Here is some of what Peter Beinart in The Atlantic says:
"Joe Biden condemned Donald Trump’s handling of the wildfires devastating the American West and pledged to 'put our nation on the road to net-zero emissions by no later than 2050.' That’s good news. But it was Biden’s first speech on the subject, even though California, Oregon, and Washington State declared states of emergency almost a month ago. He still hasn’t visited the devastation.
"Unlike Trump, Biden hasn’t been slow to address the wildfires because he doubts climate change. As he mentioned in his speech, he’s laid out a more ambitious agenda to tackle it than any other presidential nominee in American history.

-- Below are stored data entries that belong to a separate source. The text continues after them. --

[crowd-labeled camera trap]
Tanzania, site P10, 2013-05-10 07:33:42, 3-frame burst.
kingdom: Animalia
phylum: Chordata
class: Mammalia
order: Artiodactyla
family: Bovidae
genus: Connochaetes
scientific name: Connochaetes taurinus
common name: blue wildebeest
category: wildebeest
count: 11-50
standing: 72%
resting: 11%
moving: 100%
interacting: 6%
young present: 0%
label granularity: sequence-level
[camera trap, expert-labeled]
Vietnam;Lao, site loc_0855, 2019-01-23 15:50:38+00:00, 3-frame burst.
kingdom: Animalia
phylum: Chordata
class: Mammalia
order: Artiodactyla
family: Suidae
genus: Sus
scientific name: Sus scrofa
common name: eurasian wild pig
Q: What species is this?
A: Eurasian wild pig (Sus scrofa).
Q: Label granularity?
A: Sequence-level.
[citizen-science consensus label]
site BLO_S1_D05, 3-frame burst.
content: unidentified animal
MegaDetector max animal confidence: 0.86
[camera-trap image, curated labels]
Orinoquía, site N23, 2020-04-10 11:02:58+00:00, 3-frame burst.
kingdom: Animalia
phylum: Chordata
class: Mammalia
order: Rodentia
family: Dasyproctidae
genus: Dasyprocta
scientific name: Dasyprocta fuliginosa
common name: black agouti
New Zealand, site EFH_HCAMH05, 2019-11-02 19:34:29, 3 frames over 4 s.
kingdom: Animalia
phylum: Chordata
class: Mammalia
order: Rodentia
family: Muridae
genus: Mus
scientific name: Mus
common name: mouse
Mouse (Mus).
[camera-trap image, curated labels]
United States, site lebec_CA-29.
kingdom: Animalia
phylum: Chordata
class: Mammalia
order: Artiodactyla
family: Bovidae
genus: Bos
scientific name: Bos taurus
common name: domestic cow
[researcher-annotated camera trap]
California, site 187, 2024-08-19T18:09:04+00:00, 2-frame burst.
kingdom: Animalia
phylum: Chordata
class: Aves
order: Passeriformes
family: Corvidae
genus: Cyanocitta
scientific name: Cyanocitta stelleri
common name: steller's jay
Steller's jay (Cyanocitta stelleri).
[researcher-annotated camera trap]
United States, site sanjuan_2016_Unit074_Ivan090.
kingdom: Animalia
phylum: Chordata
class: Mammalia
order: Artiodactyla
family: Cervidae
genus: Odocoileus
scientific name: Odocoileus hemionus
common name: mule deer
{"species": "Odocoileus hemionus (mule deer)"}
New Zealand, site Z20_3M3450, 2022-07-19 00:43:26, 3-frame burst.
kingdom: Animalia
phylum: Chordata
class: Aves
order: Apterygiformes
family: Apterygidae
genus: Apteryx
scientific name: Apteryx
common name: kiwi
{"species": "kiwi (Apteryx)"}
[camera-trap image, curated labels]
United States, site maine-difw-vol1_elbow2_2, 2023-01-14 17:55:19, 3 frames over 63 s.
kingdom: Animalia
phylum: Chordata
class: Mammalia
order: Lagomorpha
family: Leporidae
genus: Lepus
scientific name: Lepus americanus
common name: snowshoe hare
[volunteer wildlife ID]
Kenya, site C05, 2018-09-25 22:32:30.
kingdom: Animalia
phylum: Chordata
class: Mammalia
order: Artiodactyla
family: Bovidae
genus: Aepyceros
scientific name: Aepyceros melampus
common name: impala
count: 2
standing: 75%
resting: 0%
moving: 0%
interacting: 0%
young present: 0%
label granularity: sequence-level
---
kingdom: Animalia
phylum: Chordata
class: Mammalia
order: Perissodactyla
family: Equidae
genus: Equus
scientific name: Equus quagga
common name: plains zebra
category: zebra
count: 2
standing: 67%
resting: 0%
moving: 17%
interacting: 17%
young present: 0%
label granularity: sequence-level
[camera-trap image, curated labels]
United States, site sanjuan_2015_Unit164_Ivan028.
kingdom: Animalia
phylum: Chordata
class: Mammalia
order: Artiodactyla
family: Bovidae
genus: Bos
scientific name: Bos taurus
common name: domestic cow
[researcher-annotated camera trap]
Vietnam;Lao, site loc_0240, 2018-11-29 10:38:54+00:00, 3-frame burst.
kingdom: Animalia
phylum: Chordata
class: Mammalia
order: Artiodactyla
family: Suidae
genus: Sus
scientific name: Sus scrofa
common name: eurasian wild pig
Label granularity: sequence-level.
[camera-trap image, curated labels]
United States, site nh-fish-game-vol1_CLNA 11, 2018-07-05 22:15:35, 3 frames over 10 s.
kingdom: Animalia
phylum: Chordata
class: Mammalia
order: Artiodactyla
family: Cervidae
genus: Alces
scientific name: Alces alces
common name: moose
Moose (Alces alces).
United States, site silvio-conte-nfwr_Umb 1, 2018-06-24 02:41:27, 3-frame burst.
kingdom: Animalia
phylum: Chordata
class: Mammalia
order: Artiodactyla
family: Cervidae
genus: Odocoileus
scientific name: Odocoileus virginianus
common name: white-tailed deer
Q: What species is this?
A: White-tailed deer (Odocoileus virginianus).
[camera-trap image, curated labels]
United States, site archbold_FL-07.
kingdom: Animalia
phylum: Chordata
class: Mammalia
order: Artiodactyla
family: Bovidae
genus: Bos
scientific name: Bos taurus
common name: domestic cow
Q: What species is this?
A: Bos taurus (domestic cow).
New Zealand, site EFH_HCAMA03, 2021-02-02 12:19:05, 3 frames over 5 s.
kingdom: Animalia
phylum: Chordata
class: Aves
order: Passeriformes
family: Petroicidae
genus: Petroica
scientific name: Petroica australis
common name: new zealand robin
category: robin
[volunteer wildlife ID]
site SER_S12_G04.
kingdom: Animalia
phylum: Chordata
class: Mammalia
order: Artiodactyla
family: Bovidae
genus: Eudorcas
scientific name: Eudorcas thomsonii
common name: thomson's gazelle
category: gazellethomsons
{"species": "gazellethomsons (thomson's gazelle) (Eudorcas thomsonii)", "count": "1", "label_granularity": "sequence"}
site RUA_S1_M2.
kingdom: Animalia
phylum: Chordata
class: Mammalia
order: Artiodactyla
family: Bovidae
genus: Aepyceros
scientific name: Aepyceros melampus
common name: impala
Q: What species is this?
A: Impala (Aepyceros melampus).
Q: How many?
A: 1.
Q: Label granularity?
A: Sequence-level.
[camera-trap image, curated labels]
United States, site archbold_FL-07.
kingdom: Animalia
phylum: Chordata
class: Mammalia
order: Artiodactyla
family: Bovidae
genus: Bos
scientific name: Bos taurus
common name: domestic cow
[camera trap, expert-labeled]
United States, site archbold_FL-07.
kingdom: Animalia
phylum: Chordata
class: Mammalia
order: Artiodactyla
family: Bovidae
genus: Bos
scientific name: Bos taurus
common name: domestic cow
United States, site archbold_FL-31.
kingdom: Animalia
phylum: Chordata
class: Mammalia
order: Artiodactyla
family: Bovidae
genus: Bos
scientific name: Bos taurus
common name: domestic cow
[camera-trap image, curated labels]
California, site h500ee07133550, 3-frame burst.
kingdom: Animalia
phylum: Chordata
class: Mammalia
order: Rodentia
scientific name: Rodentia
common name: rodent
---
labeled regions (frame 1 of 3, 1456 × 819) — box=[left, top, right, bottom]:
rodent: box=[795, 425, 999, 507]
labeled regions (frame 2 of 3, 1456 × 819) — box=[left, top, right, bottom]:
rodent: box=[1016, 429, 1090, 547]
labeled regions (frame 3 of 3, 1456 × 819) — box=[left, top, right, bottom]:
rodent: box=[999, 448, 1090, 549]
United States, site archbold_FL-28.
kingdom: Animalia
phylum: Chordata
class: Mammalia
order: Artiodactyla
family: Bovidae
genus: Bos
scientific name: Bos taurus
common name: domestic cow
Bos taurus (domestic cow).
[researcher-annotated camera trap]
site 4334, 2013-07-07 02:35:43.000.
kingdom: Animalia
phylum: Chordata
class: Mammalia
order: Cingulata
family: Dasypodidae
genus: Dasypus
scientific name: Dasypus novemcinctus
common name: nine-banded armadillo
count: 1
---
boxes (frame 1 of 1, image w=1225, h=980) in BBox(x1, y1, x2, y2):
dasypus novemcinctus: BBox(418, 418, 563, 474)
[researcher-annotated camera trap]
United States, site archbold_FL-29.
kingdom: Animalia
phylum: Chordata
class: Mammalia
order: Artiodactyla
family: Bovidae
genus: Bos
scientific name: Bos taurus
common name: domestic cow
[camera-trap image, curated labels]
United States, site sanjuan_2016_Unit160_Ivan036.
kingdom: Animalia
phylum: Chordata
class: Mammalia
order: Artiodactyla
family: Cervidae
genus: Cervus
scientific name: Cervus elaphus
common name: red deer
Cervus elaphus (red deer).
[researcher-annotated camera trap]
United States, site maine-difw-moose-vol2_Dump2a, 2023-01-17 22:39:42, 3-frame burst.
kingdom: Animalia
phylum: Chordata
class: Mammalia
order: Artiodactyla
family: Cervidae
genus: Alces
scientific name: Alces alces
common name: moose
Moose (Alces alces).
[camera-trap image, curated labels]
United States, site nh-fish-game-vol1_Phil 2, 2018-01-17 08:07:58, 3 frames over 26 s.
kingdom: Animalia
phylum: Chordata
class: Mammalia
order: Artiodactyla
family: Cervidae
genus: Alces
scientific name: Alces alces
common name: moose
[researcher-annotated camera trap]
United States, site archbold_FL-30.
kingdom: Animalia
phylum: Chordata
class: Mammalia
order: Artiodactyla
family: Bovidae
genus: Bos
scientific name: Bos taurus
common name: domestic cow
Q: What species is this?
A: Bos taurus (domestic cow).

He’s been slow to address the fires because he’s obeying the dictates of the Electoral College....
"The Electoral College also undermines the fight against climate change. If every additional vote in California, Oregon, and Washington—which between them boast roughly 50 million people—mattered as much as every additional vote in a swing state, Biden might have spent the past few weeks touring the West Coast and explaining how his plans can save its residents from a climate apocalypse that threatens to make their home unlivable.
"But the Electoral College rules that out. Biden has no incentive to run up his margin in three reliably blue states. Instead, he’s singularly focused on purple ones in the Midwest. So far this month, he’s visited Michigan, Wisconsin, and Pennsylvania, and he’s headed to Minnesota next week. Conventional wisdom holds that in a Midwest built on fossil fuels and heavy industry, focusing on climate change is politically risky. ...
"This is the problem with an electoral system that allows presidential candidates to ignore most of America’s voters. Sometimes the Americans being ignored are facing problems that presidential candidates desperately need to prioritize."